Keep in mind that there is no requirement to reopen your practice to clients. Curbside service is still a viable and, in many cases, a popular option for clients. Your primary concern should be keeping your team safe and comfortable in your practice! Employees who do not feel safe are more likely to quit, and they are more likely to file an OSHA complaint.
Q: Should I be concerned about Emergency Temporary Standards?
A: Emergency Temporary Standards, or ETS, are currently in effect in several states. These include:
- New Jersey
- New York
- Rhode Island
- Washington State
This site links to each state’s ETS rules and guidelines. If your practice is located in one of these states, we recommend thoroughly reading your state’s regulations and guidelines and ensuring compliance.
Q: How do I help my team feel comfortable taking time off when they are sick when I don’t have the ability to pay them to be off.
A: Team members who do not have paid time off may struggle to pay the bills if they must take unpaid time off due to COVID or COVID-related issues. We recommend offering at least some paid time off for those who get their vaccines, need to recover from their vaccines, or contract (or live with someone infected with) COVID. We do understand that not all hospitals have this option available to them for financial reasons. Here are some other options available to hospitals in these circumstances:
- Unpaid approved PTO: If you cannot provide paid time off for your team, encourage them to take time off if they are sick or exposed by offering “no questions asked” unpaid, approved time off. While this will not help the team member financially, it can take some of the burdens of guilt off of them to ensure they take the rest they need to prevent spreading the virus to other team members.
- Short-term disability policies and AFLAC policies: Some short-term disability insurance and some AFLAC plans offer to pay for time off due to COVID and COVID-related injuries. AFLAC plans will also help pay for medical bills associated with COVID infections. We recommend looking into these policies immediately, as they may offer a low-cost option to help your team get through potential infections and breakthrough infections.
Q: Are there any other things I should be considering right now?

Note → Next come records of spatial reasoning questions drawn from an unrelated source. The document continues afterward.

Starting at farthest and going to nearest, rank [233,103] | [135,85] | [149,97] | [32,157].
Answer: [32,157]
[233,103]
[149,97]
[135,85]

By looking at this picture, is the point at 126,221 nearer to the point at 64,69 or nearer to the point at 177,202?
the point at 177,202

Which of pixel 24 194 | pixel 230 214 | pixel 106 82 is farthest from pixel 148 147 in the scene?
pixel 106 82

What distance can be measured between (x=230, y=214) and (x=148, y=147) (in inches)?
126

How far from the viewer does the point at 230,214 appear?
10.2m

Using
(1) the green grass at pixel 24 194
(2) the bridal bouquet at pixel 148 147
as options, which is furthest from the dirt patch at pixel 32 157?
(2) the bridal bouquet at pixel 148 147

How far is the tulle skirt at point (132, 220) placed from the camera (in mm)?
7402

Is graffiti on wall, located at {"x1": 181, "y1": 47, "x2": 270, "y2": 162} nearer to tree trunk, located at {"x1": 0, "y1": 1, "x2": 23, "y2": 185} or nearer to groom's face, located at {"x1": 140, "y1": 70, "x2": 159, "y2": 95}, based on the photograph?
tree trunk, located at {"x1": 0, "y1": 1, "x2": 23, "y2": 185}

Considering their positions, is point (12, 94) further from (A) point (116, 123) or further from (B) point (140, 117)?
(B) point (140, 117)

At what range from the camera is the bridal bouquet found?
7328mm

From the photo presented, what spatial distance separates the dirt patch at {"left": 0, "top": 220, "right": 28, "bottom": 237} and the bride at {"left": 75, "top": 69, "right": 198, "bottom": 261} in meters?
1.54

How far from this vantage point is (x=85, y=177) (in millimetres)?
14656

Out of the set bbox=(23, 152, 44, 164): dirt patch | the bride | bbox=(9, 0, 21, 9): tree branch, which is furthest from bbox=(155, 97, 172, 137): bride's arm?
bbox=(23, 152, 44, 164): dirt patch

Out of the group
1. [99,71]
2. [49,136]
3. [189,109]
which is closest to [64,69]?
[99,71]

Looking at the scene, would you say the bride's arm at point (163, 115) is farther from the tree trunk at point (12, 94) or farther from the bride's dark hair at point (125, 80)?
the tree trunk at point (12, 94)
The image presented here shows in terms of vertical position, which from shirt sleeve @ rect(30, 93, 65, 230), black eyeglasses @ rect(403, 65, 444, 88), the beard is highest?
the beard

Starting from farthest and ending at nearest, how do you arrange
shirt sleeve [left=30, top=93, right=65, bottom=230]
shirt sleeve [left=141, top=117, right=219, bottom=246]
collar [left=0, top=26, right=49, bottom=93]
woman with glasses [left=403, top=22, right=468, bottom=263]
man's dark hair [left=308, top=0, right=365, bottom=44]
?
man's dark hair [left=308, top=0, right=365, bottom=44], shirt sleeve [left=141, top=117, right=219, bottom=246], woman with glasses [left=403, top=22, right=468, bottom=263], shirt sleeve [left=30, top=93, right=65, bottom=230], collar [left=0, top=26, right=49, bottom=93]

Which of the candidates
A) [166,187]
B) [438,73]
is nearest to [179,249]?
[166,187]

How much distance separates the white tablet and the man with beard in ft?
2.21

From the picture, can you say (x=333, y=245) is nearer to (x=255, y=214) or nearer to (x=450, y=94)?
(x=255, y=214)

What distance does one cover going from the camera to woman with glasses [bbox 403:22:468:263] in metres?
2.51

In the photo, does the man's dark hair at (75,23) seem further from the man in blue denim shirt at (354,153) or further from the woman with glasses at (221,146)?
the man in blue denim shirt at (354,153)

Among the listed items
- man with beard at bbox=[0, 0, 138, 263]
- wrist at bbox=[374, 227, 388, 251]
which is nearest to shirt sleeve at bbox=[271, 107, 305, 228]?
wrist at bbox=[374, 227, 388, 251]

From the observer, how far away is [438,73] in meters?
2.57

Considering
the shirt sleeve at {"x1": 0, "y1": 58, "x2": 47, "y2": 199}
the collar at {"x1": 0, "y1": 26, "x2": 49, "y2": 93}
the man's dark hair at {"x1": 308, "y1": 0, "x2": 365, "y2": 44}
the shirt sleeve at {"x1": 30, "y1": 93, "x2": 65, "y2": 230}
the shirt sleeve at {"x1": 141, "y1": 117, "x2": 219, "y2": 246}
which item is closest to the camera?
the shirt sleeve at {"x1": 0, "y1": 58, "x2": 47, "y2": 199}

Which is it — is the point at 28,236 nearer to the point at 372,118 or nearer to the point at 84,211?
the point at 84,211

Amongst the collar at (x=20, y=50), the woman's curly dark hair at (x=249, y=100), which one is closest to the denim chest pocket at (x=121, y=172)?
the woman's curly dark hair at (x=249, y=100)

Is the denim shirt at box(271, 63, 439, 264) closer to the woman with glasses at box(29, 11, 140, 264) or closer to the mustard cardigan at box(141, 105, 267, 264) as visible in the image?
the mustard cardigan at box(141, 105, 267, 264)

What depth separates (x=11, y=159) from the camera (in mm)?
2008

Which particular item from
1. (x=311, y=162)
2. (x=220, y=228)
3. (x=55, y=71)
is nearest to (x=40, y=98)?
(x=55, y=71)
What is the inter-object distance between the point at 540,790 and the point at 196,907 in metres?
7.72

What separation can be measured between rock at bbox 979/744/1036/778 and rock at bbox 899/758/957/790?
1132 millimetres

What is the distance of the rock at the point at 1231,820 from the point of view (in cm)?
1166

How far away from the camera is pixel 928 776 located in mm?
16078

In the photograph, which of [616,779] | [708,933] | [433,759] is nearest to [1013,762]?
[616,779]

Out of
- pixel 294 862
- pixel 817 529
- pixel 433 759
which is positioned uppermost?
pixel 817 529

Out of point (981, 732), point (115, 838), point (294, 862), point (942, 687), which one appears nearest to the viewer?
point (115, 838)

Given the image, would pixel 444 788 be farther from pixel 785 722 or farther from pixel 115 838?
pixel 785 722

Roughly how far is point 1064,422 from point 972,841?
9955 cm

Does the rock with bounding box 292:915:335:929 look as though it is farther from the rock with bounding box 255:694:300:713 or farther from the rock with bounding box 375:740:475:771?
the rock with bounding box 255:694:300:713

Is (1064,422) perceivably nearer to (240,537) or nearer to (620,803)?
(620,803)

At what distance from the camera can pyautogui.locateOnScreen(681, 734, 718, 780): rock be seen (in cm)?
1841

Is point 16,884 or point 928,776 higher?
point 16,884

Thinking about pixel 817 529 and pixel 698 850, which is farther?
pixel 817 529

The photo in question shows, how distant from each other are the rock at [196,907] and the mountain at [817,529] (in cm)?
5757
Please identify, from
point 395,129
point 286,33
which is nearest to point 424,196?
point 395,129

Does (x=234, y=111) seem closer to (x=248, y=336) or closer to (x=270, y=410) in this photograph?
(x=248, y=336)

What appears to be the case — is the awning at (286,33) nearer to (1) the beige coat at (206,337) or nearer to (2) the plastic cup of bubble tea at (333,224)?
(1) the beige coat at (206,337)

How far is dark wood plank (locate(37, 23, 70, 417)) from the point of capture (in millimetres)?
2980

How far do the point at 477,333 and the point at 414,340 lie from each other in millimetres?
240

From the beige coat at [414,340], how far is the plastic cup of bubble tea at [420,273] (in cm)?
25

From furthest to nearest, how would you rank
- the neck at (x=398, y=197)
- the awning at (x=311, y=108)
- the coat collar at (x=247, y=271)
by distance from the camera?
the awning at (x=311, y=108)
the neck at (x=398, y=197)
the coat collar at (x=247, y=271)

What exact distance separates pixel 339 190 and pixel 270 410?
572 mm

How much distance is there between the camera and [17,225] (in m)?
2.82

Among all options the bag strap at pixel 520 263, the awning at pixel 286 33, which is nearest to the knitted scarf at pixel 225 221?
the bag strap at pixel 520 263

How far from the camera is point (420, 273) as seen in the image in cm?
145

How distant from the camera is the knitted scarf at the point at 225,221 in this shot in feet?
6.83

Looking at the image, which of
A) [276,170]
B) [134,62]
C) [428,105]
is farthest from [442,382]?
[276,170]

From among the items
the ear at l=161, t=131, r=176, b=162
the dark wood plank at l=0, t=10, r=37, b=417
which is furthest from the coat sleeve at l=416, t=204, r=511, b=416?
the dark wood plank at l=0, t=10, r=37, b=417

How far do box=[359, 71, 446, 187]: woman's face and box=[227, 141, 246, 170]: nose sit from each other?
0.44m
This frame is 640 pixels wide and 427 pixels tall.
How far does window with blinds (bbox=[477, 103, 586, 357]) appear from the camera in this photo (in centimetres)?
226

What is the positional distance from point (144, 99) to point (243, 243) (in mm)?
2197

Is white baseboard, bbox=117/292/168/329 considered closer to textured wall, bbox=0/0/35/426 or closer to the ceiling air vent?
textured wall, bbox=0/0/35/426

A: Yes! We are heading into our second holiday season with COVID still ever-present. As a result, there will be much emotional baggage that both your team and clients will be dealing with. This may include:
- Yet another holiday away from loved ones
- The first or second holiday season after a loved one (or more than one loved one) has passed
- Individuals struggling financially due to income loss during the pandemic (may result in team member stress and clients unable to pay for care for their pets)
- Pent up frustration from a “lost year” of fun, travel, gatherings, and general normalcy
While there is little that you, as a practice owner or manager, can do about these circumstances, you can modulate your response to team member and client situations to show as much compassion and empathy as possible. We recommend researching resources that might be available in your area (such as grief counselors, pet and human food banks, stress relief options, etc.) that you can offer to team members and clients who may need this assistance. Be cautious when you offer these resources, be sure that you are offering them in the proper context and not pushing boundaries.